(TASK BRIEF) Copy all the entries below exactly, but not the pictures.

===============

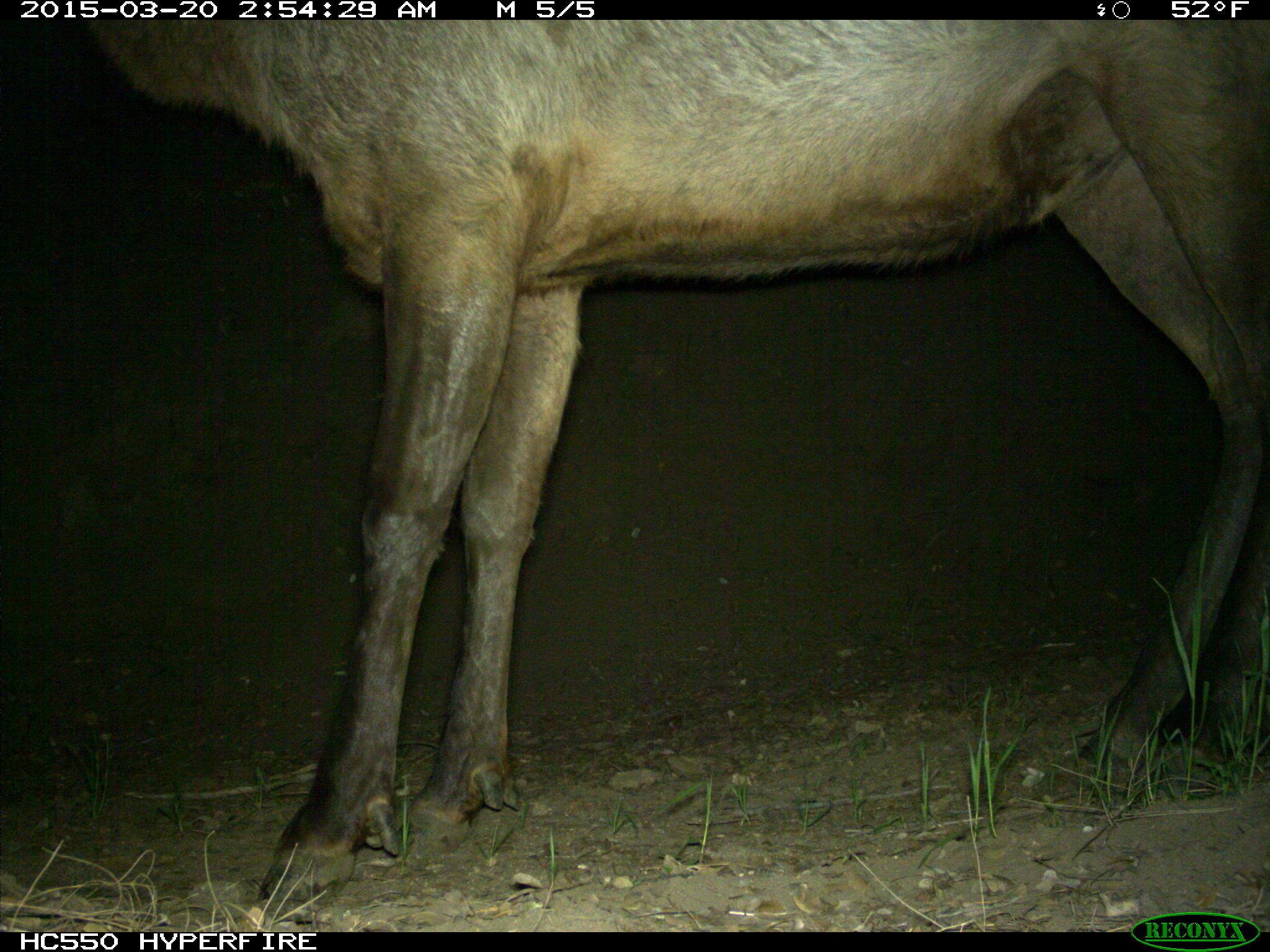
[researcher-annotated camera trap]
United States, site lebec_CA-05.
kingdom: Animalia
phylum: Chordata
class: Mammalia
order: Artiodactyla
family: Cervidae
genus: Cervus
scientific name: Cervus canadensis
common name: elk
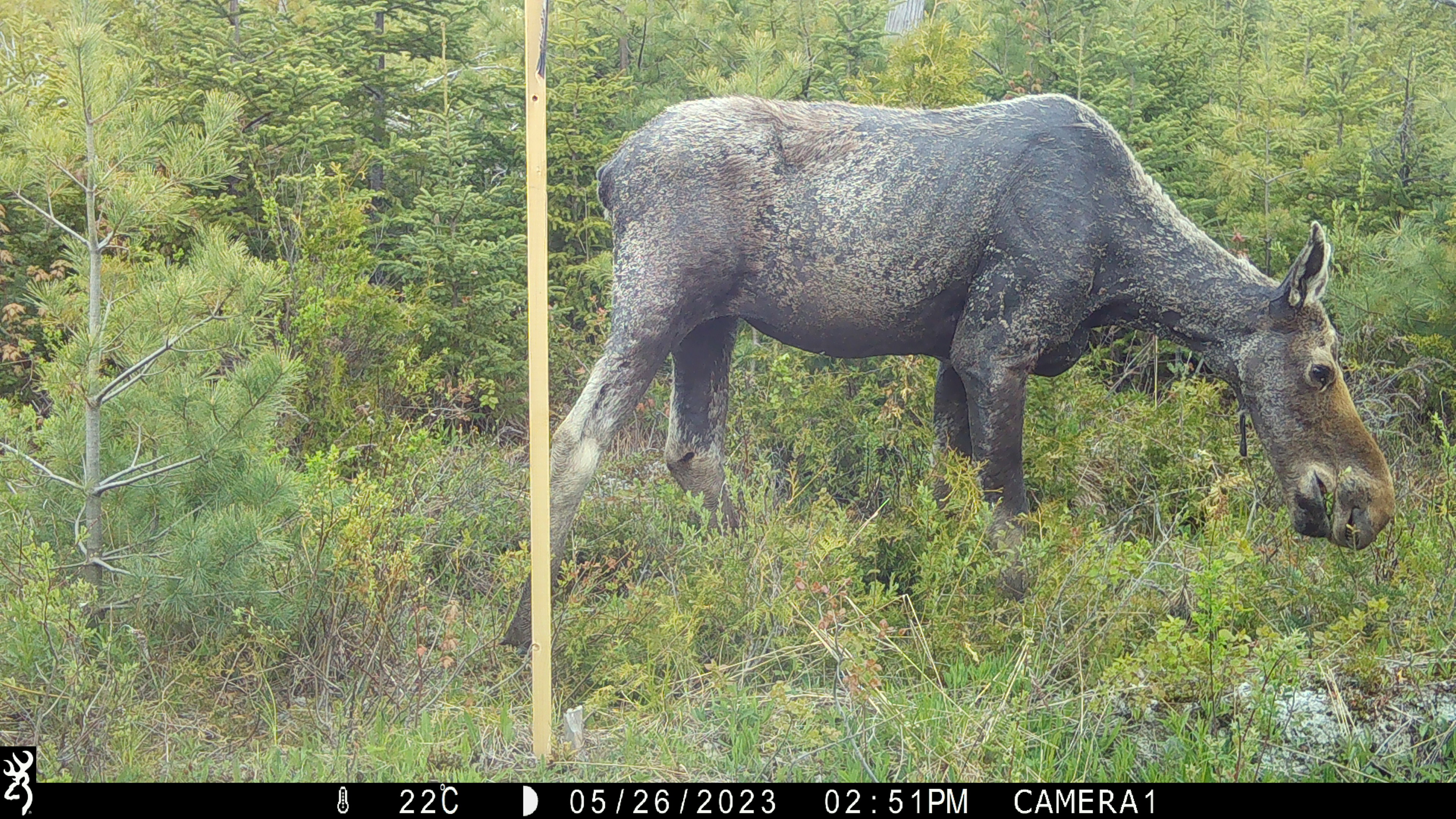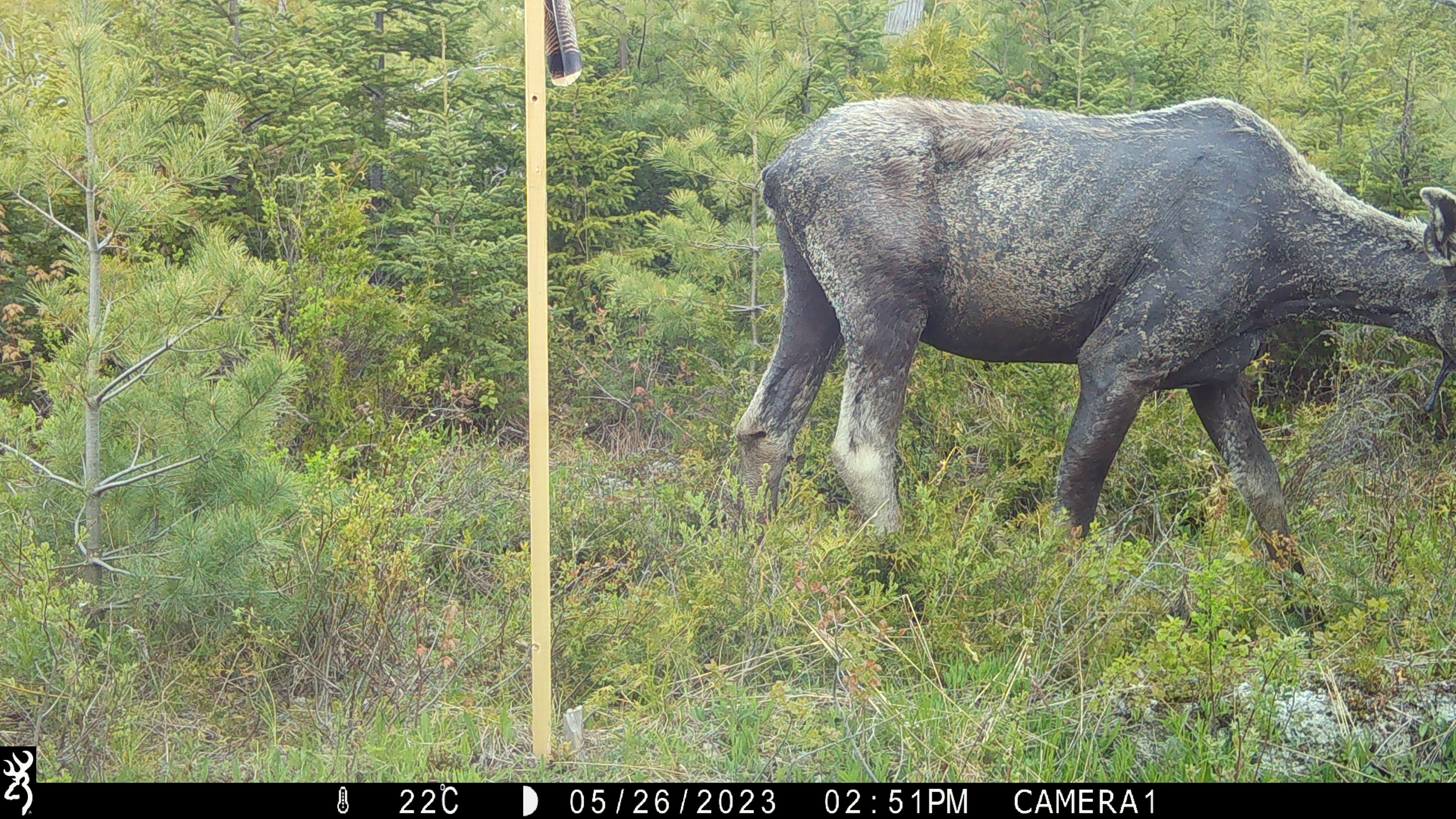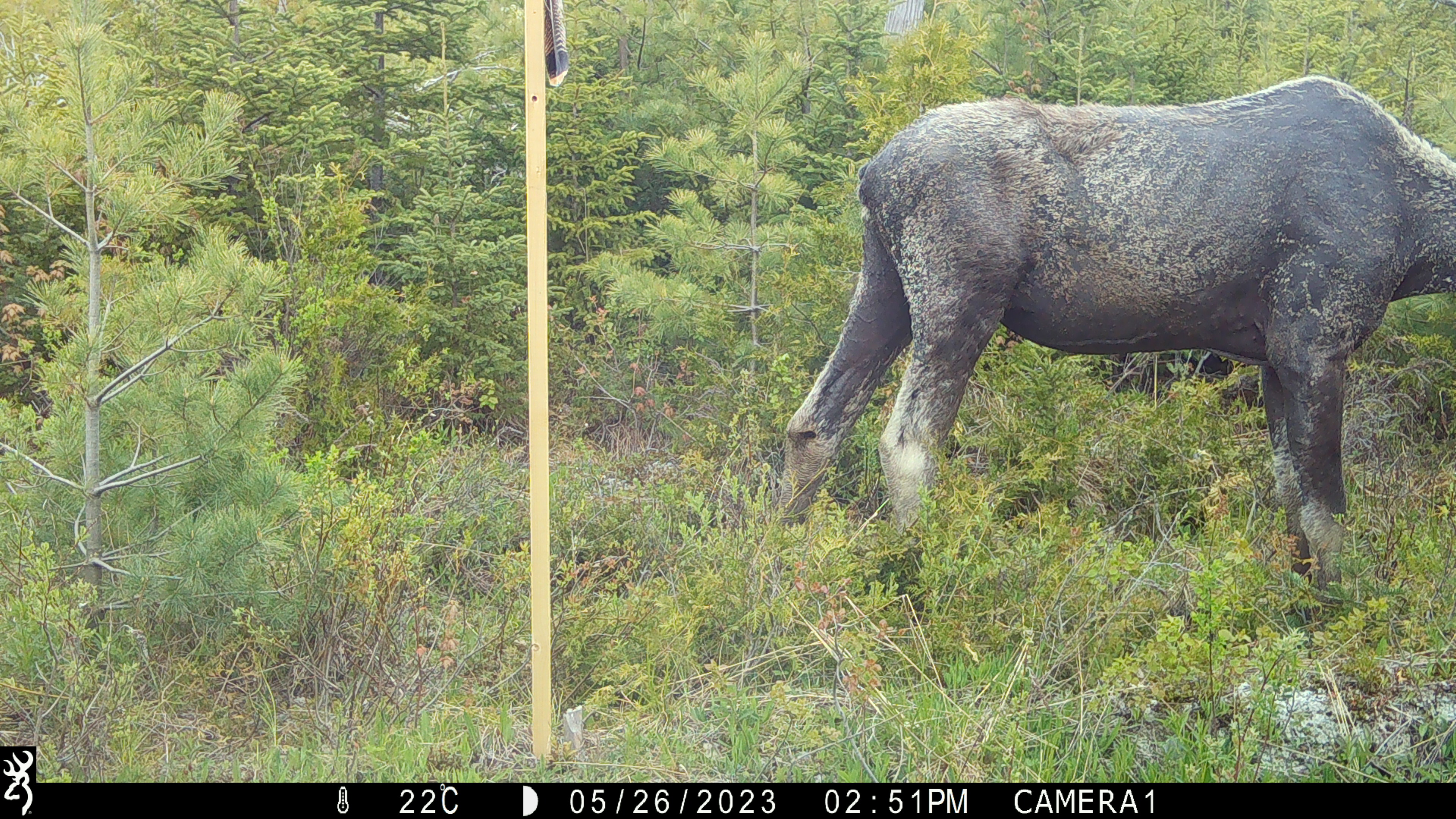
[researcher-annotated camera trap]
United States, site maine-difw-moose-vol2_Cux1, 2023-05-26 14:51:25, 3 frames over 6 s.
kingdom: Animalia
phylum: Chordata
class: Mammalia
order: Artiodactyla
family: Cervidae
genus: Alces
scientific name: Alces alces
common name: moose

===============

(ANSWER SECTION)
[researcher-annotated camera trap]
United States, site lebec_CA-05.
kingdom: Animalia
phylum: Chordata
class: Mammalia
order: Artiodactyla
family: Cervidae
genus: Cervus
scientific name: Cervus canadensis
common name: elk
[researcher-annotated camera trap]
United States, site maine-difw-moose-vol2_Cux1, 2023-05-26 14:51:25, 3 frames over 6 s.
kingdom: Animalia
phylum: Chordata
class: Mammalia
order: Artiodactyla
family: Cervidae
genus: Alces
scientific name: Alces alces
common name: moose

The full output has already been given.